余談だが、アカシックスが社会進出した当時、民間企業でもアカシックスの特別待遇は行われたらしい。公的にこれこれこういう業務に携わせます、と申告すれば、一応私人の範疇でも全知への接続は許可されている。
けれど、利害関係が社外に犇き社内に蠢く一般資本主義社会では、アカシックスは色々な意味で長く生きられない。

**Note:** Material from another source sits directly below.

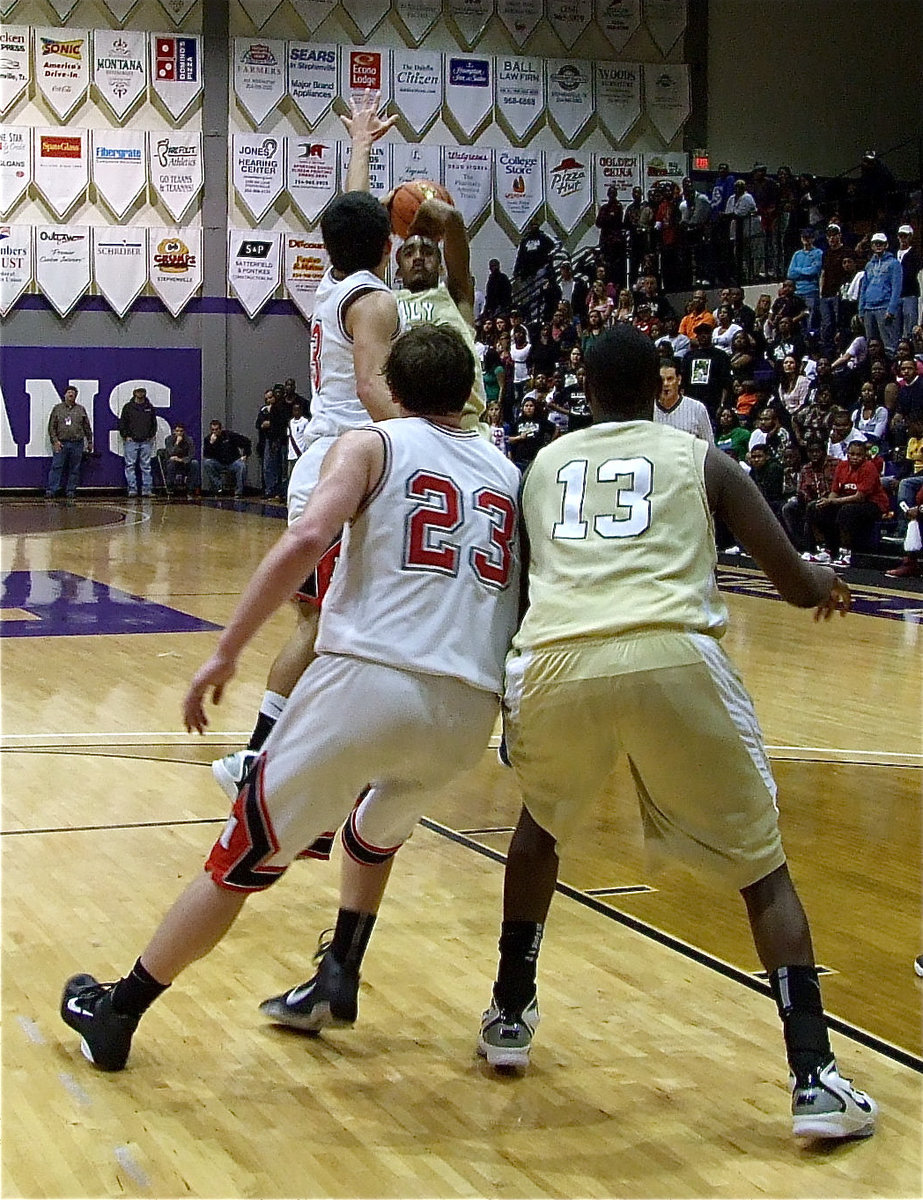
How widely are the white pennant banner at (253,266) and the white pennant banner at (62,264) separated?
2.26 meters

「『貴様は知りすぎた』を俺たちは体現してしまう」という、数名の屍によるコミカルでシリアスな教えを、俺たちのような後輩世代は『知って』いるから、民間企業の全知特別顧問、なんてポストにアカシックスは近寄らなくなった。
余程のモノ好きか好待遇でない限り、私人付きのアカシックスはいない。

「そんなわけで、そんな風に人とアカシックスが普通に手を取って平和にやってるのが今の社会です。おしまい。……だったら、よかったんですけどね」

けれど、世界と社会はそう簡単じゃない。